== OBJETIVO DO EXERCÍCIO ==
Reproduza sem nenhuma alteração o trecho dos itens abaixo que vai da linha que contém "How great is" até a linha que contém "Is it true that", com as duas incluídas.

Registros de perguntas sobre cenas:
***

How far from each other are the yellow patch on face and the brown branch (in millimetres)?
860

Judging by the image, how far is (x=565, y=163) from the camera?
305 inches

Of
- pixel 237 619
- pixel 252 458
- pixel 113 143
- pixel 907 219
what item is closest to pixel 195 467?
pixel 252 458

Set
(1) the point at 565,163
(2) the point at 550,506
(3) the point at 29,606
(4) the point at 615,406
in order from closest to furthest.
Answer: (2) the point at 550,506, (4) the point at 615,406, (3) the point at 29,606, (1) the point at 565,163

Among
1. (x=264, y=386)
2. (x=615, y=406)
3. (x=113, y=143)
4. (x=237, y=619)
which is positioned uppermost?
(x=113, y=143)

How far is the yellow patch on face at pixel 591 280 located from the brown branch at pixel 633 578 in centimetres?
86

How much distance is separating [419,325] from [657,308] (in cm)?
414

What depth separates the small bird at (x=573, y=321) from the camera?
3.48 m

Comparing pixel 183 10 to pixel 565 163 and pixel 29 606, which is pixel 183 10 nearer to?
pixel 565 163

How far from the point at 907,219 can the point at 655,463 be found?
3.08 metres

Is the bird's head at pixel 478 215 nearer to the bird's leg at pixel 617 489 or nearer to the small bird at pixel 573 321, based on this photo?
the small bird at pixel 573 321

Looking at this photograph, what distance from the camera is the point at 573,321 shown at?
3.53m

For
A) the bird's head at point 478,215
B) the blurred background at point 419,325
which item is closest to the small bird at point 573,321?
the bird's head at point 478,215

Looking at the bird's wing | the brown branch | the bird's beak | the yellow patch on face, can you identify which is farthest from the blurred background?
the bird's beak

***

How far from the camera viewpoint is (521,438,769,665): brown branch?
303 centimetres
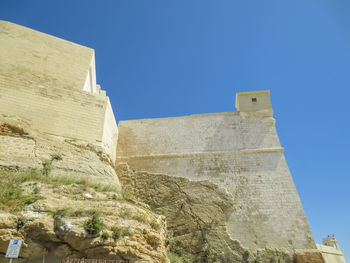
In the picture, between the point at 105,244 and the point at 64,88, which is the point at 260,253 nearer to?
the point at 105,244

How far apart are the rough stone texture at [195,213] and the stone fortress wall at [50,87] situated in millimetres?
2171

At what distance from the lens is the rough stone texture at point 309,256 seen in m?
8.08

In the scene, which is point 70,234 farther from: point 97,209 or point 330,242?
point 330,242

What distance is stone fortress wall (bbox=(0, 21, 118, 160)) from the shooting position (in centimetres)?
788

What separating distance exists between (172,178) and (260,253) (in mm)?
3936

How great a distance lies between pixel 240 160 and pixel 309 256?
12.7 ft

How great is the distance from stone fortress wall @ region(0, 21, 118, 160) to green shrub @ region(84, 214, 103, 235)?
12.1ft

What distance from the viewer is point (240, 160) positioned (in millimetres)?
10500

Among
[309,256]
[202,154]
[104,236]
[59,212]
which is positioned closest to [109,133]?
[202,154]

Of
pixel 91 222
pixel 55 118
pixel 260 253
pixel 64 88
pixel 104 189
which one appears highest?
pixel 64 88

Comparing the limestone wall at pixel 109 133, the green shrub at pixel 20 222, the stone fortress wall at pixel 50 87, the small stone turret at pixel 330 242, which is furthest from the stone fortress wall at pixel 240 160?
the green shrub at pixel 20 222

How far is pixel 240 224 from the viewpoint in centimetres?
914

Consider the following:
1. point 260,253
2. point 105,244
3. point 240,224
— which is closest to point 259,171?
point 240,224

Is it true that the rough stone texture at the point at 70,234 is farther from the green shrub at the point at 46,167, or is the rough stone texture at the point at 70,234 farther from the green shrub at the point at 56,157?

***

== RESPOSTA DO EXERCÍCIO ==
How great is the distance from stone fortress wall @ region(0, 21, 118, 160) to green shrub @ region(84, 214, 103, 235)?
12.1ft

What distance from the viewer is point (240, 160) positioned (in millimetres)?
10500

Among
[309,256]
[202,154]
[104,236]
[59,212]
which is positioned closest to [109,133]?
[202,154]

Of
pixel 91 222
pixel 55 118
pixel 260 253
pixel 64 88
pixel 104 189
which one appears highest?
pixel 64 88

Comparing the limestone wall at pixel 109 133, the green shrub at pixel 20 222, the stone fortress wall at pixel 50 87, the small stone turret at pixel 330 242, which is furthest from the stone fortress wall at pixel 240 160?
the green shrub at pixel 20 222

How far is pixel 240 224 from the viewpoint in centimetres?
914

Consider the following:
1. point 260,253
2. point 105,244
3. point 240,224
— which is closest to point 259,171?
point 240,224

Is it true that the rough stone texture at the point at 70,234 is farther from the green shrub at the point at 46,167, or is the rough stone texture at the point at 70,234 farther from the green shrub at the point at 56,157?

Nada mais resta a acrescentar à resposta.